YOUR OBJECTIVE: Resume the compendium of Iranian rights defenders' statements on sanctions, picking up right after its final quoted line.

TEXT BLOCK:

Below is a compendium of public statements by notable Iranian human rights and democracy defenders regarding the impact that sanctions and threats of war have on Iran:
Iran sanctions strengthen Ahmadinejad regime – Karroubi, The Guardian, August 11, 2010:
- “These sanctions have given an excuse to the Iranian government to suppress the opposition by blaming them for the unstable situation of the country,”
- “Look at Cuba and North Korea,” he said. “Have sanctions brought democracy to their people? They have just made them more isolated and given them the opportunity to crack down on their opposition without bothering themselves about the international attention.”
- “On the one hand, the government’s mishandling of the economy has resulted in deep recession and rising inflation inside the country, which has crippled the people of Iran and resulted in the closure of numerous factories. On the other hand, we have sanctions which are strengthening the illegitimate government.”
- In relation to how the current Iranian regime treats its opponents more harshly than the shah, who was sensitive to international criticism, did: “But because Iran is getting more isolated, more and more they [Ahmadinejad’s government] are becoming indifferent to what the world is thinking about them,” he said.

DATA BLOCK:
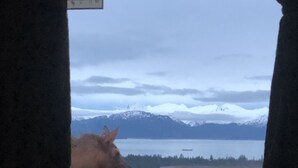 A room with a large window, a chair, and a view of mountains and a lake. - Homer Stay and Play (Homer)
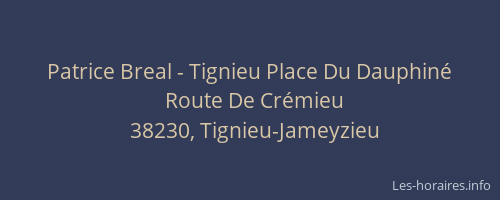 Patrice Breal - Tignieu Place Du Dauphiné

RESPONSE FOR THIS EXERCISE:
- Mir Hossein Mousavi co-authored a public letter with Karroubi: “Sanctions have targeted the most vulnerable social classes of Iran including workers and farmers,” the letter said.
Iranian Opposition Warns Against Stricter Sanctions, Washington Post, October 1, 2009:
- Mir Hossein Mousavi: Sanctions would not affect the government but would impose many hardships upon the people, who suffer enough as a result of the calamity of their insane rulers.”
- Ali Shakouri-Rad: “The government will say that critics of their policies are doing the foreigners’ bidding” and will use sanctions as a pretext to silence opponents, said Ali Shakouri-Rad, a leading member of the opposition Islamic Iran Participation Front.
Iran’s defiant Green movement vows to fight on, The Guardian, June 11, 2010:
- Zahra Rahnavard: “Sanctions are only harmful for the people of Iran,” she warned. “The Iranian government is rich with oil money and the money is at its disposal. Sanctions would not affect such a government.”
Iranian Women Band Together, Caution Against Broad Sanctions, NIACinSight, March 8, 2010
- Zahra Rahnavard issued a statement at a meeting with members of the women’s rights movement in Iran praising all the brave women of the Green Movement for their struggles: “Violence has many faces, and we identify economic-sanctions as a vivid face of violence. Sanctions are a silent war against any nation that has risen up for democracy. Sanctions will exacerbate violence and crackdowns. Women and children are always the first group suffering from sanctions.”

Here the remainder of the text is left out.